Four’s nod was strained, already regretting his entire life and feeling more sober than he’d felt before he’d even left for trivia night. “Things like dating. And the whole ‘asexual’ conversation.”

“Oh, you mean the conversation where people ask if you’re a plant? And that’s if they’ve even  _ heard _ the word ‘asexual’ before. Usually it’s ‘what’s that?’ and ‘You’ll grow out of it.’ Or, my favorite, ‘All women feel like that but you have to have sex if you want to get a boyfriend.’”

Four blinked. “Yeah.”

Tris snorted. “Yeah. I’m familiar.”

Four sat up, slowly. “So we don’t have to have that conversation.”

“No. I would rather we didn’t.”

Four watched Tris drive. Her cheeks had pinked slightly but she was smiling, softly.

He waited until she’d parked outside of his apartment. He hadn’t known she knew were it was.

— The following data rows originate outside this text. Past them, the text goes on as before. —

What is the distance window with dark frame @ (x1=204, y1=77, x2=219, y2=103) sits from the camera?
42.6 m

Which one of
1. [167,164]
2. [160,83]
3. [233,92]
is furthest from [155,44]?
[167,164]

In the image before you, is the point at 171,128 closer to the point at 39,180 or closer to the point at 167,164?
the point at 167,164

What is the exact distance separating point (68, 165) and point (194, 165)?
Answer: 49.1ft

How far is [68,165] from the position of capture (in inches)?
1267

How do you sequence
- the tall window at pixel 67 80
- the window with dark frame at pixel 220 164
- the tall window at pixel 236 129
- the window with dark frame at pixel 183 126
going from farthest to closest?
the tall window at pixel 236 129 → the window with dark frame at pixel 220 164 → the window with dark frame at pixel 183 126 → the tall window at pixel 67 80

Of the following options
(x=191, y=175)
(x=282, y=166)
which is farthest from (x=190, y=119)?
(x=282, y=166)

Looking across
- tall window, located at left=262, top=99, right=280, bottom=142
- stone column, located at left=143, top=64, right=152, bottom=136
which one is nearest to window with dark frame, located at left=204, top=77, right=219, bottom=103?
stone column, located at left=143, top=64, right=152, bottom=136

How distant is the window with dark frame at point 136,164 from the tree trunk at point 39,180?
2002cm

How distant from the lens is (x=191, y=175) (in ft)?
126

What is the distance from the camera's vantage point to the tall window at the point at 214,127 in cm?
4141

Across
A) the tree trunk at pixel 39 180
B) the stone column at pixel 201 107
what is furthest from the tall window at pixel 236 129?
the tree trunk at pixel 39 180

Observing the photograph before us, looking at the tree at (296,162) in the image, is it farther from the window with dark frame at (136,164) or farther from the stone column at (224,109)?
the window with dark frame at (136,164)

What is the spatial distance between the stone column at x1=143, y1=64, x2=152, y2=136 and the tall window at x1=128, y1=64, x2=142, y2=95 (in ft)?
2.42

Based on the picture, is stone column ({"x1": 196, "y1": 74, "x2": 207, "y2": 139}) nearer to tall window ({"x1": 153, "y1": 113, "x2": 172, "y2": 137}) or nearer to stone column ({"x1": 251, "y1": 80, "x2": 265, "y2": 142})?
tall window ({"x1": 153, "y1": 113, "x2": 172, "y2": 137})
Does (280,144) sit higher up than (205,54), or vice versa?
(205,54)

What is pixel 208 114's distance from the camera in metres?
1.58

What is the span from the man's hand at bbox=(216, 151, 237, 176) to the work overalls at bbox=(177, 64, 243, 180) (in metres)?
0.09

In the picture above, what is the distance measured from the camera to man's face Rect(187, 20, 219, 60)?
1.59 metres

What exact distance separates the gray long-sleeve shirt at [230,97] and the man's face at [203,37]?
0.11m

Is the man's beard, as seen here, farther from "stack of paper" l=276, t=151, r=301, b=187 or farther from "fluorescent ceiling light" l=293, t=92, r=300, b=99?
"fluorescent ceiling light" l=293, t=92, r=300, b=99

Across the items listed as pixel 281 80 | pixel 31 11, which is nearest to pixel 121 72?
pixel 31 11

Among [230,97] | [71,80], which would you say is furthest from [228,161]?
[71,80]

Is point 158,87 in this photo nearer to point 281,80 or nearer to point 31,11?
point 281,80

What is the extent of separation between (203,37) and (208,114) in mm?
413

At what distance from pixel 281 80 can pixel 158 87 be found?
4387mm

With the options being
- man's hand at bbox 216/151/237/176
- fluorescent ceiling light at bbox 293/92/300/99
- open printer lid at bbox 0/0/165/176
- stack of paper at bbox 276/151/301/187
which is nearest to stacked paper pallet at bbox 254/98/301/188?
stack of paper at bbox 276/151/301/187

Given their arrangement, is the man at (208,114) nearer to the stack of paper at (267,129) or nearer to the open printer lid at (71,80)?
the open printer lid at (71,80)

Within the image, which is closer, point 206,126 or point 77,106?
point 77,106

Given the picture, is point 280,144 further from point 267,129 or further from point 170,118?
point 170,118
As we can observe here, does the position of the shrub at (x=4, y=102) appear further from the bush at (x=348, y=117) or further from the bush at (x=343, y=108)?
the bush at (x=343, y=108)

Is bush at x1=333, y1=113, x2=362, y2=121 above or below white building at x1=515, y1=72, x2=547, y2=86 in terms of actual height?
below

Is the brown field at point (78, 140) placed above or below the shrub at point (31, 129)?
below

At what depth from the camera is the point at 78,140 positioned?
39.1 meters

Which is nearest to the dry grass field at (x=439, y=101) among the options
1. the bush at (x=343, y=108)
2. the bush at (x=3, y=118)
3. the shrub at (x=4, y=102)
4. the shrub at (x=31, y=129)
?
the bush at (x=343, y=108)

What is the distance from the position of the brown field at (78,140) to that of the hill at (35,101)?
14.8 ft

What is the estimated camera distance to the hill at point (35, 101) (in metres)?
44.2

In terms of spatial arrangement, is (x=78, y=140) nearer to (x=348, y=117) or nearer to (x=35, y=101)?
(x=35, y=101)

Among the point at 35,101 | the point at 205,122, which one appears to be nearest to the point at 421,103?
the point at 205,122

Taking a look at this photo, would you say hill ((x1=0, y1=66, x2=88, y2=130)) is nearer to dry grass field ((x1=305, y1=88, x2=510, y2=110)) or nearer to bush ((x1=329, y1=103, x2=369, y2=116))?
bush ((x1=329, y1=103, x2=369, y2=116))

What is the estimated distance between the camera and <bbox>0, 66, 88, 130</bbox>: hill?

“I’ll see you at the rink?”

Tris turned to him, smirking in full force. “Yes, you will.”

 

And she did. She barged onto the ice during his post-practice cool down, as usual, but instead of yelling at him, she smiled.

“Let’s go out.”

Four could feel his mouth start to spread in a grin. He bit it down. “Like a date?”

“Like a lot of dates,” she answered. She needed to crane her neck to look up at him but her confidence and her presence made her fill up the whole room. “Be my boyfriend. Let’s be  _ that _ cliche. The captain of the girl’s and boy’s team are boyfriend/girlfriend. It’ll be gross. We have to.”

Four’s stomach jumped at the word ‘girlfriend.’ He’d given up a long time ago on ever having one of those.

“Well, if we  _ have _ to.” He grinned.

She grinned back, reaching up (and up and up) to cup his cheek. “Can I kiss your face?”

“I would love for my girlfriend to kiss my face.”

Which was a good thing too because he had to do most of the work to bend down to her. Her lips were soft and undemanding.

Which was exactly what he hoped the rest of their relationship would be.